**Trecho do documento**
------------------------------------------------------------------------
Isso implica a promoção da convivência entre pessoas de diferentes realidades e origens; o diálogo constante para trocas de saberes e experiências; o acolhimento de cada um — independente de suas limitações e dificuldades —; a liberdade de expressão, entre outros.

Então, a escola é um vetor de proteção fundamental para crianças, adolescentes e jovens. Nada disso se faz a partir da lógica disciplinar e autoritária do quartel — esta radicalmente hierárquica, que preconiza a homogeneidade de corpos, de narrativas.

Ademais, atuar na educação de crianças, adolescentes e jovens exige conhecimento e acúmulo teórico-prático consistente. Você não confiaria o cuidado à sua saúde em um momento de doença a um advogado. Por que confiaria a educação a um militar?

Recentemente, o Cenpec (Centro de Estudos e Pesquisas em Educação, Cultura e Ação Comunitária) e a Ação Educativa realizaram uma pesquisa sobre agendas conservadoras na educação. Nela, 7 em cada 10 brasileiras(os) disseram confiar mais em professoras(es) do que militares para trabalhar em uma escola.

No mesmo levantamento, as pessoas apontaram que a falta de investimento e os baixos salários das(os) professoras(es) são os maiores problemas das escolas públicas.

Uma política pública educacional efetiva deve dar conta de garantir a aprendizagem de todos e o cumprimento do papel constitucional da escola. Isso não acontece no estado de São Paulo.
------------------------------------------------------------------------
**Dados do exercício**
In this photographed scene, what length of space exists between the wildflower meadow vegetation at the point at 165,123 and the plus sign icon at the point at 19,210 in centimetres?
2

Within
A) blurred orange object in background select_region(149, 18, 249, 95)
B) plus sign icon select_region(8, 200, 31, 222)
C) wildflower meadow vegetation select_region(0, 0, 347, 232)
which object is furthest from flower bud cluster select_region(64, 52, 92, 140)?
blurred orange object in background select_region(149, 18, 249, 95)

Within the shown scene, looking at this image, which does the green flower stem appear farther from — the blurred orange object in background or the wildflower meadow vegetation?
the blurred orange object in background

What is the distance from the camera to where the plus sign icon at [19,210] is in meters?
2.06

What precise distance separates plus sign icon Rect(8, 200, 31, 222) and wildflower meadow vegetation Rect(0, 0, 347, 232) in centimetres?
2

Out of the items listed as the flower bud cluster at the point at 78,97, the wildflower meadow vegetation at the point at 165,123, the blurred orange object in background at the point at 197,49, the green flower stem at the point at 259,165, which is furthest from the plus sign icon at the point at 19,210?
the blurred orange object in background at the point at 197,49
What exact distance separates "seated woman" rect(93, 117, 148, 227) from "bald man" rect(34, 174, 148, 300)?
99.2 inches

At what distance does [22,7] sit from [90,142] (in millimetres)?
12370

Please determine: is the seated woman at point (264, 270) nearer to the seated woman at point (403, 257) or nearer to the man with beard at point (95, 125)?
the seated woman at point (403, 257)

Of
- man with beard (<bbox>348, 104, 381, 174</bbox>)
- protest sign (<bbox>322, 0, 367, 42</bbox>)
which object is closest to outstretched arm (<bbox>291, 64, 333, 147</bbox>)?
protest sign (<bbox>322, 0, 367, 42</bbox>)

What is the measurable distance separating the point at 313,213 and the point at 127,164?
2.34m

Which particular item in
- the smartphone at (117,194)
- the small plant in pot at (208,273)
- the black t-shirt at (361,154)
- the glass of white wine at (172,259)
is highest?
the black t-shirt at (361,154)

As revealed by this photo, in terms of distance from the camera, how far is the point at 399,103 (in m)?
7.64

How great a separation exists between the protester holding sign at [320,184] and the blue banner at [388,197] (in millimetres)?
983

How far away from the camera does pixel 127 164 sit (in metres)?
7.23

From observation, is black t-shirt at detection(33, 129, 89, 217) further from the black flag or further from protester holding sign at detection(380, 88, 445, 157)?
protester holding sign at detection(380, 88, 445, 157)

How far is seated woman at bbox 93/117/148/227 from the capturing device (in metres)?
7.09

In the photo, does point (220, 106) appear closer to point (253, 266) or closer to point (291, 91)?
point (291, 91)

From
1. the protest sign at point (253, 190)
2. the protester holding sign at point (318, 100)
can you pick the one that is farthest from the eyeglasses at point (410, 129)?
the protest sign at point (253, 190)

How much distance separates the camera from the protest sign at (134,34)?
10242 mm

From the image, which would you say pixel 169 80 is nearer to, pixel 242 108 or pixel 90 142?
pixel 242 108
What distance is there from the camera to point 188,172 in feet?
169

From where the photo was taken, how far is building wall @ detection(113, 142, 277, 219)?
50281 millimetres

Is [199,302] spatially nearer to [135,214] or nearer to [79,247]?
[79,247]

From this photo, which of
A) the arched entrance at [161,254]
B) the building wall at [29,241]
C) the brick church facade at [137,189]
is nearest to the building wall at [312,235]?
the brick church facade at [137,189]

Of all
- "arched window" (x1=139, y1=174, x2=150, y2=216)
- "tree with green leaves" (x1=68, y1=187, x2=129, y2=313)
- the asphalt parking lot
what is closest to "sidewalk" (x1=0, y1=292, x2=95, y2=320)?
------------------------------------------------------------------------
**Enunciado 1**
Indique se cada uma das afirmações abaixo está de acordo com o texto sobre a escola pública, respondendo sim ou não e citando literalmente as palavras do texto que decidem a questão. (a) Na pesquisa mencionada, 7 em cada 10 brasileiros disseram confiar mais em militares do que em professores para trabalhar em uma escola. (b) A pesquisa sobre agendas conservadoras na educação foi realizada pelo Cenpec e pela Ação Educativa. (c) No levantamento, as pessoas apontaram a falta de investimento e os baixos salários dos professores como os maiores problemas das escolas públicas.
**Enunciado 2**
Reproduza fielmente o texto sobre a escola pública desde "No mesmo levantamento, as" até "das escolas públicas.", inclusive.
**Enunciado 3**
Prossiga com o texto sobre a escola pública a partir do ponto em que ele termina.
Os registros provêm de uma fonte distinta.

**Resultado da tarefa 1**
(a) Não: "7 em cada 10 brasileiras(os) disseram confiar mais em professoras(es) do que militares para trabalhar em uma escola".
(b) Sim: "o Cenpec (Centro de Estudos e Pesquisas em Educação, Cultura e Ação Comunitária) e a Ação Educativa realizaram uma pesquisa sobre agendas conservadoras na educação".
(c) Sim: "as pessoas apontaram que a falta de investimento e os baixos salários das(os) professoras(es) são os maiores problemas das escolas públicas".

**Resultado da tarefa 2**
No mesmo levantamento, as pessoas apontaram que a falta de investimento e os baixos salários das(os) professoras(es) são os maiores problemas das escolas públicas.

**Resultado da tarefa 3**
O resultado de alunas(os) do 9º ano do ensino fundamental no último Saresp — avaliação feita pela rede estadual — mostra que quase 80% não aprenderam o que tem direito em língua portuguesa e 88%, em matemática. Mais grave ainda, esses resultados apresentam uma piora em relação ao ano passado.

Esse fato deveria mobilizar o governo estadual a tomar medidas efetivas para enfrentar a situação e garantir o direito de aprender. Deveria também mobilizá-lo a criar uma política que pudesse ganhar escala, e não ficar restrita a menos de 2% das escolas estaduais.

Portanto, a implementação de escolas cívico-militares não vai resolver a situação, tampouco garantir um clima escolar acolhedor, não violento e propício à aprendizagem.

*Anna Helena Altenfelder é presidente do Conselho de Administração do Cenpec (Centro de Estudos e Pesquisas em Educação, Cultura e Ação Comunitária).

**Romualdo Portela de Oliveira é professor aposentado da Feusp (Faculdade de Educação da USP e professor visitante na UFPA (Universidade Federal do Pará)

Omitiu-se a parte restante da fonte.